By Alyson JK Bailes
The European Union’s
southern member states – Greece, Italy, Spain and Portugal – have become the
sick men of Europe, helping to turn the EU into one of the sicker regions of
the world. In contrast, Denmark, Finland, Norway and Sweden have stood out by keeping
much of their reputation and self-confidence intact, as well as retaining
decent growth figures.
This has been
achieved without swingeing budget cuts or reneging on social obligations. These
countries still exhibit the combination of efficient production, high tax and
high living standards that has been called a ‘third way’ or ‘Nordic model’ in
the past, and which is now seizing attention again for its apparent
crisis-busting properties.
The misfortunes of
Iceland – the smallest Nordic country – arguably prove the rule.
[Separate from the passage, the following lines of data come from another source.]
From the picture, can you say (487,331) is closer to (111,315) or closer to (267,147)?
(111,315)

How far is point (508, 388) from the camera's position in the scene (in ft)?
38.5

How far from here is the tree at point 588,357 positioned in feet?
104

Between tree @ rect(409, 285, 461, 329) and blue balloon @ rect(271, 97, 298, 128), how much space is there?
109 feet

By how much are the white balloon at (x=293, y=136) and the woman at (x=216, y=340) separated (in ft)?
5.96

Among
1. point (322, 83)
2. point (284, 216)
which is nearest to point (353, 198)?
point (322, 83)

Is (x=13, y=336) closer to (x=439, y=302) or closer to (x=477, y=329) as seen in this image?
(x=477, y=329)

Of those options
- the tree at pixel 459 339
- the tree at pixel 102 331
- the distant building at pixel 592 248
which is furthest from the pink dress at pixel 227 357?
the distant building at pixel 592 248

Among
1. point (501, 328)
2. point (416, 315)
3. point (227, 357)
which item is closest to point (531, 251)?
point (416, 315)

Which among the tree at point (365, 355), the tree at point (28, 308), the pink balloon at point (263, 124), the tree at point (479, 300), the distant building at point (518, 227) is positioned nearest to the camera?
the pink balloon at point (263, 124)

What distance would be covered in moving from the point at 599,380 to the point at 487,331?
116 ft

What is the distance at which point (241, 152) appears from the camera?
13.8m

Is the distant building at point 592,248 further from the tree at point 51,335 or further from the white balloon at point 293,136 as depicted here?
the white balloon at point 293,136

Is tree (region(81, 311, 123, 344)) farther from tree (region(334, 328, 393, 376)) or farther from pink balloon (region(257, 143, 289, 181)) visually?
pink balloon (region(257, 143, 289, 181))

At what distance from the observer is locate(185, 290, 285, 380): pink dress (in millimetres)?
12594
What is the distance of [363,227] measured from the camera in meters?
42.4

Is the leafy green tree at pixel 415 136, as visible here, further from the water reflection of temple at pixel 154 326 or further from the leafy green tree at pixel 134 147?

Under a series
of centre-right governments it privatized most strategic sectors and let the
banking industry expand practically free of regulation. These were deviations
from the supposed Nordic model even if Icelandic social policies remained
generous. In addition, Iceland’s adversarial political culture was and remains
more American or British than Scandinavian in spirit: aggravating the risk of
special interest groups manipulating policy, but also making it harder for the
country to pull together in a crisis.
Iceland aside, there
is reason to ask what the Nordics may be doing right that the southern
Europeans – and Irish – have got wrong. But how complete is this
contrast?
By their own
reserved, consensus-loving standards, the Nordics have experienced major dramas
since 2008. Denmark as well as Iceland saw landslides from Right to Left in
post-crisis elections, producing governments that have struggled to maintain
authority. In Sweden and Finland, new nationalist and anti-EU parties have
achieved parliamentary representation. In Norway, the Breivik tragedy could
hardly be blamed on the euro crisis, but it brought painful soul-searching over
how a Norwegian could do such things and why the police responded so
ineptly.
In economic terms,
too, the Nordics’ fast rebound after 2009 now shows signs of slowing. Swedish
growth for instance fell from 5.7 per cent in 2010 to 4.2 per cent in 2011,
while Finland and Denmark remained static. That Sweden became the first EU
member to introduce a pro-growth budget in 2012 is noteworthy for the fact that
its canny Finance Minister, Anders Borg, found it necessary.